Teaser: A Few Pointers from The Survey Playbook
Keep your survey short. Treat the survey like a first date: don’t overload your survey taker with too much information or too many questions. Less is more.
Tell the survey taker how long the survey takes. Be precise! Don’t write “The survey will take about 10 to 15 minutes.” That’s too long if true, and just a lazy guesstimate anyway. Beta test your survey. Measure how long the survey takes on average, and then tell survey takers. “In our tests, survey takers needed two and half minutes on average to complete the three questions in this survey.” Indicate how much you value survey takers’ time by telling them how little time of theirs you want.

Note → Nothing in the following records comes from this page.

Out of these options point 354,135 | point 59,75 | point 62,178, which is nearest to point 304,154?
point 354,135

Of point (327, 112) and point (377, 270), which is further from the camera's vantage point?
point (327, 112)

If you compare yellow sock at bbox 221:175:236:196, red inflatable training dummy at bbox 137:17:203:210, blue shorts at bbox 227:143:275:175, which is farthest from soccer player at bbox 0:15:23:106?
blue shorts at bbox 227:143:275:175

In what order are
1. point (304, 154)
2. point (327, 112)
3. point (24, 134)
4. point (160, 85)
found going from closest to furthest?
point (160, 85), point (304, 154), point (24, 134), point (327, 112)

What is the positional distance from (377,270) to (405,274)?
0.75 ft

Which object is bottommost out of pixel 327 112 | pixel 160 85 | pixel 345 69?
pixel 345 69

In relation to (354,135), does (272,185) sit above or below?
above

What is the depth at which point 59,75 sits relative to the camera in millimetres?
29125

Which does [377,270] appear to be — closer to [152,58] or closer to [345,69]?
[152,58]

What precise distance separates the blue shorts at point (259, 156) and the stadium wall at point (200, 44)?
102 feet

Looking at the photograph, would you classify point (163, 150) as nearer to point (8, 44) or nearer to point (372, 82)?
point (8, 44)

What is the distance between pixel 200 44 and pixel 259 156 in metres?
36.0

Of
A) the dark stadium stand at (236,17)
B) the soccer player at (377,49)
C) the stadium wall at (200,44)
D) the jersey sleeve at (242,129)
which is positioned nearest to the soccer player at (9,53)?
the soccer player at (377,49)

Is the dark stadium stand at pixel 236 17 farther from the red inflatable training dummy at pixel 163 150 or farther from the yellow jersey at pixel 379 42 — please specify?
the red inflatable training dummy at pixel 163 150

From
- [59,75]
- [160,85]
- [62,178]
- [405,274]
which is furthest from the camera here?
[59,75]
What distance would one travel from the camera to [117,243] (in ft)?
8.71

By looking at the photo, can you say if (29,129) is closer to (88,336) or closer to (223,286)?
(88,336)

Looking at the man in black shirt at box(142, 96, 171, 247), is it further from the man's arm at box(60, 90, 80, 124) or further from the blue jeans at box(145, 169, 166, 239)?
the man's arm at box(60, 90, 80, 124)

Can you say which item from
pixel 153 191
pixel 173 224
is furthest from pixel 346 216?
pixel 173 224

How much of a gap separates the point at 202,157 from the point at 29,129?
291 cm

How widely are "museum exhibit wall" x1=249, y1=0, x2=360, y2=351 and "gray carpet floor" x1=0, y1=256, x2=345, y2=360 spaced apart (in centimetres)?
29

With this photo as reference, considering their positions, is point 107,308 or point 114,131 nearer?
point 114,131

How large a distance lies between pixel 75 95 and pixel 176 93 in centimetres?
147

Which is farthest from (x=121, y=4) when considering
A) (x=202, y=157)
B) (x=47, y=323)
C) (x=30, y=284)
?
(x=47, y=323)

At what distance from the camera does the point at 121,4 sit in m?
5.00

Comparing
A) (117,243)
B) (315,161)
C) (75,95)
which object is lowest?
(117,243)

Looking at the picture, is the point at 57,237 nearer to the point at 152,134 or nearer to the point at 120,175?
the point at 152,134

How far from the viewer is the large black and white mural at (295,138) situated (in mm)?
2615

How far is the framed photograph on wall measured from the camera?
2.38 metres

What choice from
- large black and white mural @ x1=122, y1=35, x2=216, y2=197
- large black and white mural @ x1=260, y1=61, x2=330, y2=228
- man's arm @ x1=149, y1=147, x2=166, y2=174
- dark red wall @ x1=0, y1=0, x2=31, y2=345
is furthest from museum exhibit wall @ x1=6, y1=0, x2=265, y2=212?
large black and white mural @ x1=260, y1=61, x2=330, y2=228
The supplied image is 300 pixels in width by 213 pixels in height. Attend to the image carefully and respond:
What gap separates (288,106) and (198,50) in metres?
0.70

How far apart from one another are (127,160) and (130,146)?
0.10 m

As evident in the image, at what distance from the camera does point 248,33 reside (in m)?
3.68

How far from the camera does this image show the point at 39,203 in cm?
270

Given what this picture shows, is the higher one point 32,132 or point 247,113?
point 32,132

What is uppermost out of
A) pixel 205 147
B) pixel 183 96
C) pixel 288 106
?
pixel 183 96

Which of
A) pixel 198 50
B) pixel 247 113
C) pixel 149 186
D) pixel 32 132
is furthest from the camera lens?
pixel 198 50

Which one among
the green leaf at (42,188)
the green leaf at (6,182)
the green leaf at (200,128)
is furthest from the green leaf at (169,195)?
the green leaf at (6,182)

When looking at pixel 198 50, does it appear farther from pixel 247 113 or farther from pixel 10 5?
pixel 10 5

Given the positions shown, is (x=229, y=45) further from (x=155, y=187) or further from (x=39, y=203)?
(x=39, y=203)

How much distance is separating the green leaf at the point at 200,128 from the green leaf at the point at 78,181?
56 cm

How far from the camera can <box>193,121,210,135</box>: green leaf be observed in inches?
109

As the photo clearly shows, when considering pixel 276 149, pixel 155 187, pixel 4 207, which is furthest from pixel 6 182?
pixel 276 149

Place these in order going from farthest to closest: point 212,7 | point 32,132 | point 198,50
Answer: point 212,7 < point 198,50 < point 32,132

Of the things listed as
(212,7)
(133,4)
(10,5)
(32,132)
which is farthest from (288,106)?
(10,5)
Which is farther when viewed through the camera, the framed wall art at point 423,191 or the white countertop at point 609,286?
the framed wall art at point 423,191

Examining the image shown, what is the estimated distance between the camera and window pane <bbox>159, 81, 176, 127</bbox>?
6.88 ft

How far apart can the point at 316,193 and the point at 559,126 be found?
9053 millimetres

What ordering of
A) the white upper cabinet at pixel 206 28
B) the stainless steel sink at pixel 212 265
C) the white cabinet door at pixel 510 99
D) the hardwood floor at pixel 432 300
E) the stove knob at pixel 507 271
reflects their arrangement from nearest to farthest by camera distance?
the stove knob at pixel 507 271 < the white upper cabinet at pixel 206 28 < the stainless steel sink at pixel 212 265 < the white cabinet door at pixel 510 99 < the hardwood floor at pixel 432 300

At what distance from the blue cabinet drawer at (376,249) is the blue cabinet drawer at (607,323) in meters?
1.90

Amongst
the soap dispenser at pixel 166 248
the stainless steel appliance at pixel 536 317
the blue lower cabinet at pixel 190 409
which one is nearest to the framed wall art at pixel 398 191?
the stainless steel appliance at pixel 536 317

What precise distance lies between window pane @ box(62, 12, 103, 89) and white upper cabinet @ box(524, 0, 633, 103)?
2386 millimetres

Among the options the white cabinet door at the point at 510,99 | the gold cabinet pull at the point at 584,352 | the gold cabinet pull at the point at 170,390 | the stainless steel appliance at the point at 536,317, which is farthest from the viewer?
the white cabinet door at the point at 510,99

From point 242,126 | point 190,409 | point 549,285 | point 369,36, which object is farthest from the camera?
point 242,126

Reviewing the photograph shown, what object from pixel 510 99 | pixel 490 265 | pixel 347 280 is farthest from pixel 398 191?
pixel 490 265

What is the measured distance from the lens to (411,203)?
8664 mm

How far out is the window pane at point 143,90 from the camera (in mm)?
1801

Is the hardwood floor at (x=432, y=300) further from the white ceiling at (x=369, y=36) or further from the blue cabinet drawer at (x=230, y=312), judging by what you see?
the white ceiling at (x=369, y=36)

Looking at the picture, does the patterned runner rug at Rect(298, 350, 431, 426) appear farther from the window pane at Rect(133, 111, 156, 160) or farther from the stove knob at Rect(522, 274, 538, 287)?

If you ask survey takers to provide a rating on a numeric scale such as 0 to 5, or perhaps 0 to 10, provide a concise description for every value on the rating scale. You and the survey taker will both understand what a rating of 4 means. You also reduce cognitive load. The survey taker doesn’t puzzle over what the scale should represent, but instead picks the description that best reflects their experience. You get a numeric value to crunch numbers. Score!
About the Net Promoter Score (NPS)
The Net Promoter Score is a widely used metric. The single question asked: “How likely are you to recommend our product/company/service to someone else? Please rate from 0 to 10.”
Provide a rating of 9 or 10 and you’re a “Promoter.” For a rating of 0 to 6 you’re a “Detractor.”
So . . . now what?
If you’re only polling a small number of testers about an MVP, the Net Promoter Score isn’t telling you anything meaningful and actionable. You want to know what to change.
When a product reaches later stages in the development process, consider gathering data to yield a Net Promoter Score. The NPS is a standard metric and the funders you pitch may expect it.
What Survey Tool Should I Use?
SurveyMonkey is simple and popular. The website provides clear guidance to make surveys accessible — something you should always do.
We’re Done Here
Read The Survey Playbook by Matthew Champagne.
Try SurveyMonkey.
Folks who want to improve their survey writing should already be convinced to check out The Survey Playbook. Maybe you’re still here expecting more from this post? Well, there’s no more.